En general las reformas no persiguen la eliminación de los Estados del bienestar europeos, sino la introducción de ajustes para garantizar su viabilidad ante cambios exógenos como el mayor grado de integración en la economía global, o endógenos como el envejecimiento de la población. Por tanto, una de las prioridades debe ser la reforma de los sistemas de pensiones de la mayoría de los países de la UE que requieren de ajustes para adaptarlos a una población cada vez más envejecida. Es debatible si aumentar la edad de jubilación o reducir el monto de las pensiones es apropiado o justo, pero no es desde luego un ataque frontal al concepto del Estado social. Por otro lado, la evolución demográfica puede presentar problemas de sostenibilidad en el largo plazo del sistema de pensiones, lo que no debe pasarse por alto.
Lo importante es buscar una fórmula que combine el principio de equidad con el de eficiencia, entendiendo por esto último la propia sostenibilidad del sistema público de pensiones contributivas. Al mismo tiempo, las altas tasas de paro en algunos países europeos, en gran medida como resultado de la crisis y el agotamiento del modelo de crecimiento anterior, muestran la necesidad de emprender reformas de los mercados laborales a fin de reducir rigideces estructurales y mejorar la empleabilidad. Estás últimas deben ir encaminadas a fortalecer las políticas activas de empleo, como la formación continua de los trabajadores y la mejora de los sistemas de colocación, además de adecuar el sistema educativo a los requerimientos del mercado de trabajo.
En general, la clave consiste en lograr un equilibrio entre una mayor flexibilidad y la garantía de los derechos laborales y sociales de los trabajadores. Junto a lo anterior, para garantizar la sostenibilidad del Estado del bienestar en su conjunto se requiere un esfuerzo impositivo suficiente, lo que nos devuelve al terreno de la política económica y, en concreto, a la política fiscal anti cíclica y al compromiso con el pleno empleo. Los países europeos, además de hacer un mayor esfuerzo para reforzar las políticas de formación de capital humano (educativas, científicas, tecnológicas y de mejora de la empleabilidad), deben formular políticas de orientación industrial y sostenibilidad ambiental y conservación de los recursos. Muchas de estas últimas han sido recogidas en la Estrategia 2020 de la UE, que sustituye a la llamada Estrategia de Lisboa, que obtuvo unos resultados más bien modestos.
En definitiva, la elección simple pero difícil que afrontan los gobiernos europeos hoy en día, no es entre preservar el statu quo o abandonar el Estado social europeo.
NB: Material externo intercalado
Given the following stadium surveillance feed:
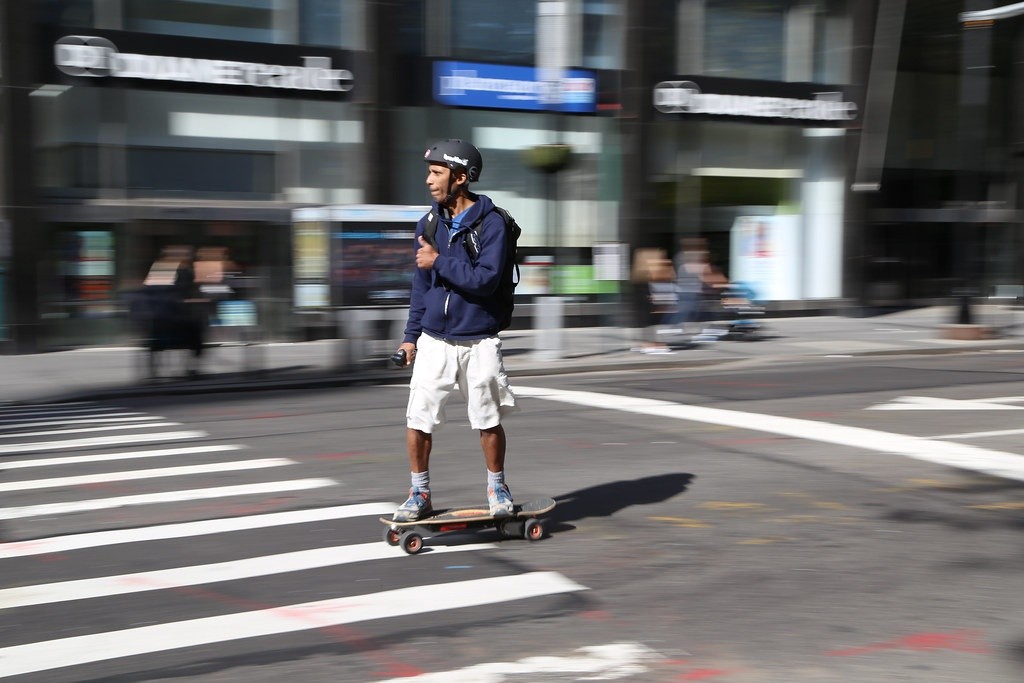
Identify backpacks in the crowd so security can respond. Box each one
[422,203,521,328]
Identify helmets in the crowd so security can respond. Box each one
[424,140,483,183]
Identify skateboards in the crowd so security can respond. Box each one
[379,496,556,554]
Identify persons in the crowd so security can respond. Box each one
[388,140,521,523]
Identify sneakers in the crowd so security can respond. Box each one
[486,483,514,515]
[392,487,433,523]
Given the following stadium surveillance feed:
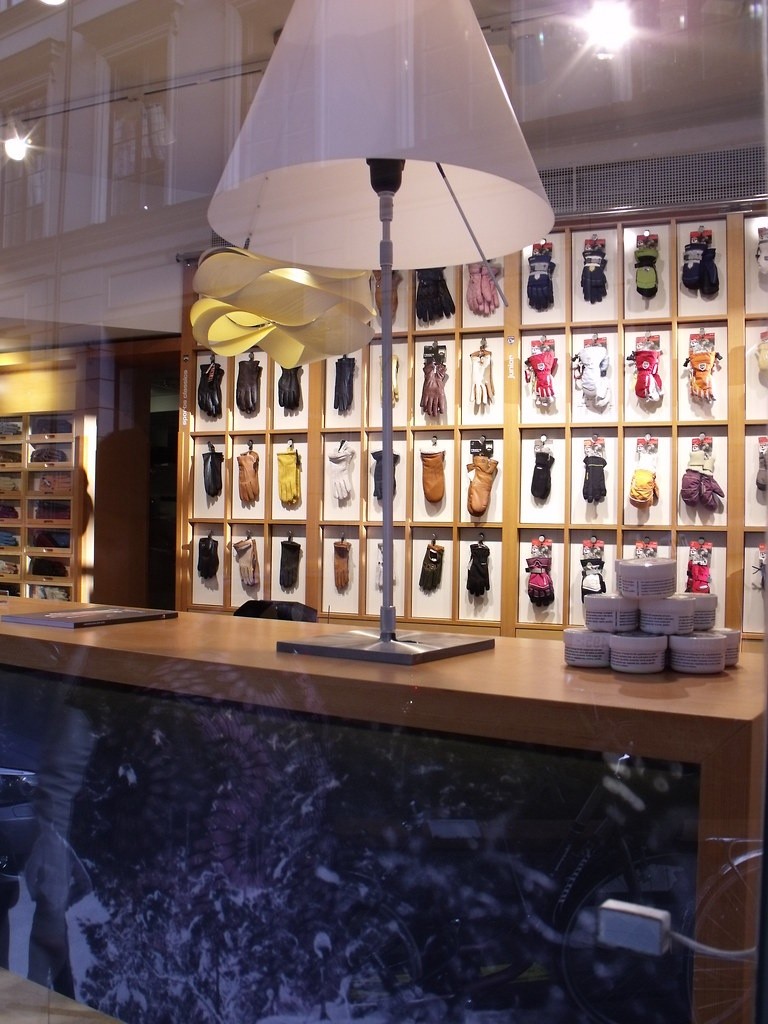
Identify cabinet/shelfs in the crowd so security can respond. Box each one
[0,410,94,603]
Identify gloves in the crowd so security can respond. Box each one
[525,555,711,608]
[197,530,300,588]
[524,344,723,408]
[527,242,719,310]
[372,262,500,323]
[755,343,768,369]
[756,451,768,491]
[333,349,494,418]
[334,537,490,597]
[328,439,498,516]
[198,358,301,417]
[200,441,303,507]
[755,240,768,275]
[530,441,725,510]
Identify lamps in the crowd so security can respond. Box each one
[3,117,29,161]
[209,0,557,667]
Se trata más bien de decidir el mejor camino para reformar los sistemas de pensiones, los mercados laborales, y otras políticas sociales que garanticen el mantenimiento de los Estados de bienestar que han caracterizado al Viejo Continente al tiempo que se sientan las bases de una gestión fiscalmente sostenible del ciclo económico en el marco de la UE. La crisis no ha hecho más que aumentar estas necesidades.